Berbeda dengan Bian yang memang anak tunggal sejak lahir karena kepergian ibunya setelah melahirkannya dan ayahnya yang suka ganti-ganti membawa wanita kerumah, sangat membuatnya tidak nyaman. Selama ini ia hanya diasuh oleh pembantunya yang sudah sepuh hingga akhirnya wanita tua yang sering ia panggil ibu itu meninggal setelah ia lulus SMA. Rasanya jauh lebih sedih, kehilangan sosok yang sangat menyayanginya. Untungnya kedua orangtua Shei begitu menyayanginya, juga kehadiran Shei memiliki arti tersendiri.

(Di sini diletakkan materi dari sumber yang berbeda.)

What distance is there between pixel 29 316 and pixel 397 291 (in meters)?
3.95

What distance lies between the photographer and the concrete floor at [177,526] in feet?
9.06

Sepanjang perjalanan, Shei hanya sibuk dengan ponsel dan sosial medianya. Kadang membalas pesan dari penggemarnya atau sekedar mempromosikan bukunya. Bian juga tidak banyak bicara malam ini. Entah kenapa perasaannya tidak enak. Mungkin karena ia harus tidur dirumah malam ini, sebab jika ia harus ke apartemen lagi rasanya akan terlalu larut dan ia sangat lelah sekarang.
Rumah bernuansa biru muda itu menyambut kedatangan Shei dan Bian. Setelah memarkir mobil di halaman, mereka masuk ke dalam.
"Mah, Pah. Kenapa? Tumben." Tanya Shei yang memang tidak biasanya kedua orangtuanya mengajak makan bersama. Sejak kepergian kak Raina, mereka seakan menyibukkan diri bahkan seakan mengabaikan Shei. Memang kepergian kak Raina yang sangat mendadak membuat mereka sangat terpukul. Bahkan merubah mereka jadi sosok orangtua yang dingin. Bian juga merasakannya karena ia sejak kecil sudah mengenal keluarga ini.
"Gapapa. Mumpung gak sibuk aja." Ucap wanita paruh baya sambil mengetik sesuatu di laptopnya, berbeda dengan pria yang rambutnya sudah hampir setengahnya berubah jadi putih. Rasanya cepat sekali.
Mereka berempat pun duduk di ruang makan. Kemudian saling menikmati makanan dalam diam. Suasana yang tidak Shei sukai tapi harus ia lalui selama beberapa tahun belakangan ini, hingga akhirnya ia tidak kuat dan memilih untuk menyewa apartemen sendiri.
"Emm. Akhir minggu ini kamu gak ada acara kan Shei?" Tanya papah Shei- Arjun.
Shei menggeleng." Kenapa pah?"
"Gak kok cuma ada makan malem sama keluarga Danuwijaya."
Shei tampak mengingat sesuatu." Yang dulu kita suka ke tempatnya? Yang dokter itu bukan? Tapi bukannya dia udah meninggal setahun setelah kakek meninggal." Ia mengingat sosok kakek berwajah tegas namun sangat ramah padanya.
Arjun mengangguk.
"Emang kenapa pah?"Tanya Shei lagi yang merasa ini mungkin bukan makan malam biasa.
"Nanti kamu juga tau."
"Saya boleh ikut gak om, tante. Bosen abisnya gak ada jadwal kemana-mana minggu ini." Sahut Bian yang juga merasa ada yang tidak beres. Setidaknya ia akan tau sendiri jika ikut.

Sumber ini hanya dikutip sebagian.